EastFruit analysts have observed a significant surge in the wholesale onion prices within Ukraine's market sphere over the past week. The small wholesale average has escalated to 18 UAH/kg, roughly translating to 45 US cents per kg. Notably, the upper echelon of pricing has soared to 22 UAH/kg or an equivalent of 56 US cents, marking a 150% price inflation within a mere fortnight.

Market chatter over the weekend hinted at potential price points scaling up to 25-30 UAH/kg, approximately 63-76 US cents per kg. This speculation suggests an impending upward revision of price benchmarks and a hastened pace in market growth as the new week unfolds.

It is imperative to contextualize this price hike against the backdrop of the previous year's metrics, where the current wholesale rates are still substantially lower – by a factor of two and a half – compared to the same period last year, aligning closely with the five-year average.

This inflationary trend in onion pricing is particularly telling, given the recent phase where producers and traders were compelled to distribute onions gratis due to an oversupply. The current deficit of premium onions has catalyzed a price uptick, aimed at incentivizing international suppliers to consider exporting their fresh produce to Ukraine.

Remarkably, this turnaround stems from what was once deemed an insurmountable challenge. Amidst wartime conditions, Ukrainian agriculturists have triumphantly reinstated vegetable production for the traditional borscht assortment, compensating for the devastated croplands and infrastructure in the southern territories of the Kherson region, presently under the occupation of Russian forces.

Andriy Yarmak, an economist with the Investment Department of the Food and Agriculture Organization (FAO) of the United Nations, notes, "While the onion harvest is reaching its zenith in numerous countries, Ukraine anticipates a month-long wait before the market welcomes new consignments. Additionally, the recent frost spells may have inflicted damage on the early onion yields, potentially bolstering market prices."
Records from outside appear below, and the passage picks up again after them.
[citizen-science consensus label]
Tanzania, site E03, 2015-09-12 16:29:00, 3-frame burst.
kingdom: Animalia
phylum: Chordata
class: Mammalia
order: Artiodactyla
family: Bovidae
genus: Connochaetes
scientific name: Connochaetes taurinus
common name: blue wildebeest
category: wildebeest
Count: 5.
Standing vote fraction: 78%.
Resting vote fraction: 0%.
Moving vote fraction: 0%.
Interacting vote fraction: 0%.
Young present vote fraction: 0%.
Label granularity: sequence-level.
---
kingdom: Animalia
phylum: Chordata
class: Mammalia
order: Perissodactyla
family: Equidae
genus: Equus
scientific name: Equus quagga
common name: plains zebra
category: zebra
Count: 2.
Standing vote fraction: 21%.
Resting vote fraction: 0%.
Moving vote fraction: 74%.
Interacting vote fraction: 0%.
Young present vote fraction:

For the first time this season, onion prices in Ukraine have outstripped those in neighboring Poland and have consistently exceeded Moldova's pricing for a fortnight—a notable shift given Ukraine's exportation to Moldova just weeks prior. Despite this, the price variance among these nations remains marginal, precluding the prospect of reciprocal trade.

Conversely, the prospect of onion imports from Central Asia to Ukraine is gaining traction. Uzbekistan's market is currently offering new harvest onions at 15-16 cents in small wholesale, with even more competitive rates available directly from growers. This presents an opportune moment for stakeholders to initiate negotiations for product shipments to bridge the gap until Ukraine's new crop is ready for harvest.